Saturday dawned bright and quite lovely. I was supposed to be going out for lunch to see long lost folks and was desperately bunging out the washing when said folks rang and said they'd take one for the team by dining out with other folks invited to the do that I didn't particularly like (they know me so well) and they'd drop past later to hang out. And I had just four hours to excavate the table, clean up and cater.

If you've seen the old Spray and Wipe ad, that's pretty much it, otherwise you'll have to imagine the sort of panic that goes on in later Austen adpatations when Bachelor X is sighted striding up the drive. Something like that, with me sweeping down paths, vacuuming floors etc while poor Peanut Gallery ferried bags of groceries (not out fault, we have NO kitchen cupboards) into the spare room (aka midden) and dashed down for catering. Here, alas, Peanut Gallery made his first faux pas as I sent him down specifically for cupcakes for tea but he fetched up with Mr Kiplings Bakewells which he adores but the rest of us regard as Perkins Paste tarts (I suppose you have to be an Aussie of a certain age to know what Perkins Paste tastes like - on a dare, I swear - but if they'd ever baked the stuff in a tart it'd be a Bakewell). So that was a bit of a disaster.

Dinner was better, though they had walked into our funky attempt at Steak Dianne, alas ever so slightly undercatered. Thank goodness we had all those leftover ANZAC biscuits still lying around. Not good form to wave off your guests as they go in search of Red Rooster, but oh well, we only had four hours (and my dinner parties are always disasters, anyway). At least I had some Sarah Jane Adventures to hand when they requested a sudden desire to see them (I wasn't going to make it about sitting around watching telly but how quickly we fell into old, bad habits).

Still, lovely to see them and the house hasn't been so clean since Xmas.

Sunday was 70s day. No, really. The HHT has a 70s day (in honour of the 70s drive to save our heritage, which alas is going nowhere fast) but it's just an excuse to dress up in 70s gear, dance to 70s music and spend money I don't have at 70s stalls (I was determined to be strong but they had viewmaster packets, Emergency and Hawaii 5-0 at that!) and eat 70s snacks.

» Work required
Reproduce the part of the weekend blog post starting with "Still, lovely to" and going on through "eat 70s snacks.". The lines that follow can be left aside.

» Supplied information
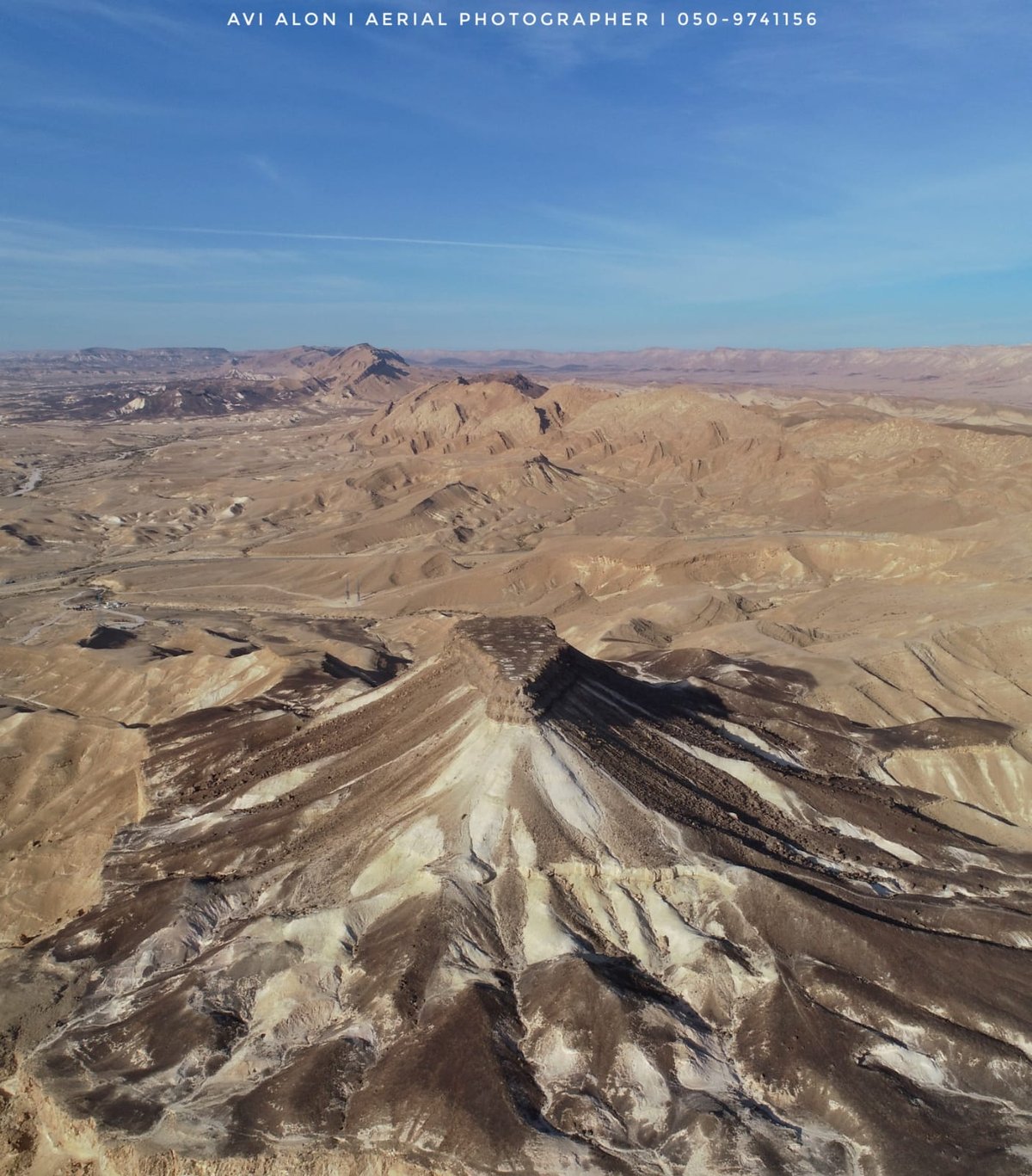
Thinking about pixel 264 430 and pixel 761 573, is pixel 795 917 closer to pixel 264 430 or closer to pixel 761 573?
pixel 761 573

» Complete answer
Still, lovely to see them and the house hasn't been so clean since Xmas.

Sunday was 70s day. No, really. The HHT has a 70s day (in honour of the 70s drive to save our heritage, which alas is going nowhere fast) but it's just an excuse to dress up in 70s gear, dance to 70s music and spend money I don't have at 70s stalls (I was determined to be strong but they had viewmaster packets, Emergency and Hawaii 5-0 at that!) and eat 70s snacks.